- Direction -
Print out each entry below exactly, please.

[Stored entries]
=======

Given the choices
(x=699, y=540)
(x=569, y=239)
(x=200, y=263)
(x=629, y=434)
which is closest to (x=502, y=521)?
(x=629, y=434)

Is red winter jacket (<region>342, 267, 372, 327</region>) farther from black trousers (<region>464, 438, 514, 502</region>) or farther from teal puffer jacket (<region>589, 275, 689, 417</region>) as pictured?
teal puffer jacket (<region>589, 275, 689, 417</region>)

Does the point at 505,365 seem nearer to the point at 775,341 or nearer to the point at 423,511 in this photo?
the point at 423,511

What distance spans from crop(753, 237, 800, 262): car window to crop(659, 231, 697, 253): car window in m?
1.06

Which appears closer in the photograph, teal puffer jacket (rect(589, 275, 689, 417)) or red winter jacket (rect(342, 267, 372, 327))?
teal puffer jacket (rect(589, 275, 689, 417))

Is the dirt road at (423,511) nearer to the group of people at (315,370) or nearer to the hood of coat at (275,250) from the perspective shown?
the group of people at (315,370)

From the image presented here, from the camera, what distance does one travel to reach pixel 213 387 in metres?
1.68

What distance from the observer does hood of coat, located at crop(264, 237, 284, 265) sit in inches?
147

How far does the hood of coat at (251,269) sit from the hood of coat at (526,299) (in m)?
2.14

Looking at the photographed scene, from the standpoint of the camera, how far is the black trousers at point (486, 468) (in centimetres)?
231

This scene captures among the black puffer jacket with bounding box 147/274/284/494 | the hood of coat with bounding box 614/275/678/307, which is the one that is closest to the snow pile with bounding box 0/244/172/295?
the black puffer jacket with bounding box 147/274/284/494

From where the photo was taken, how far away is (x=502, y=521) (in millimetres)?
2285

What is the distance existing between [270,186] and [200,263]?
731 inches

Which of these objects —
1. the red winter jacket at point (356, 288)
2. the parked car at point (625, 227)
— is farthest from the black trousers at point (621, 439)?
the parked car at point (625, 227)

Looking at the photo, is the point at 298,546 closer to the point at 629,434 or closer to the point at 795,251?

=======

- Answer to this exercise -
Given the choices
(x=699, y=540)
(x=569, y=239)
(x=200, y=263)
(x=629, y=434)
which is closest to (x=502, y=521)?
(x=629, y=434)

Is red winter jacket (<region>342, 267, 372, 327</region>) farther from black trousers (<region>464, 438, 514, 502</region>) or farther from teal puffer jacket (<region>589, 275, 689, 417</region>) as pictured?
teal puffer jacket (<region>589, 275, 689, 417</region>)

Does the point at 505,365 seem nearer to the point at 775,341 or nearer to the point at 423,511 in this photo?
the point at 423,511

What distance spans from crop(753, 237, 800, 262): car window to crop(659, 231, 697, 253): car window in m?
1.06

Which appears closer in the photograph, teal puffer jacket (rect(589, 275, 689, 417)) or red winter jacket (rect(342, 267, 372, 327))?
teal puffer jacket (rect(589, 275, 689, 417))

Is the dirt road at (423,511) nearer to the group of people at (315,370) or nearer to the hood of coat at (275,250) from the perspective shown?
the group of people at (315,370)

From the image presented here, from the camera, what distance does one travel to reach pixel 213 387 in metres?
1.68

What distance from the observer does hood of coat, located at crop(264, 237, 284, 265) sit in inches?
147

How far does the hood of coat at (251,269) sit from the hood of coat at (526,299) (in m)?
2.14

Looking at the photographed scene, from the standpoint of the camera, how far is the black trousers at point (486, 468) (in centimetres)?
231

This scene captures among the black puffer jacket with bounding box 147/274/284/494 | the hood of coat with bounding box 614/275/678/307, which is the one that is closest to the snow pile with bounding box 0/244/172/295?
the black puffer jacket with bounding box 147/274/284/494

From where the photo was taken, how far away is (x=502, y=521) (in millimetres)?
2285

What is the distance existing between [270,186] and [200,263]?
731 inches

Which of these objects —
1. the red winter jacket at point (356, 288)
2. the parked car at point (625, 227)
— is farthest from the black trousers at point (621, 439)?
the parked car at point (625, 227)

Looking at the photo, is the point at 298,546 closer to the point at 629,434 or closer to the point at 795,251?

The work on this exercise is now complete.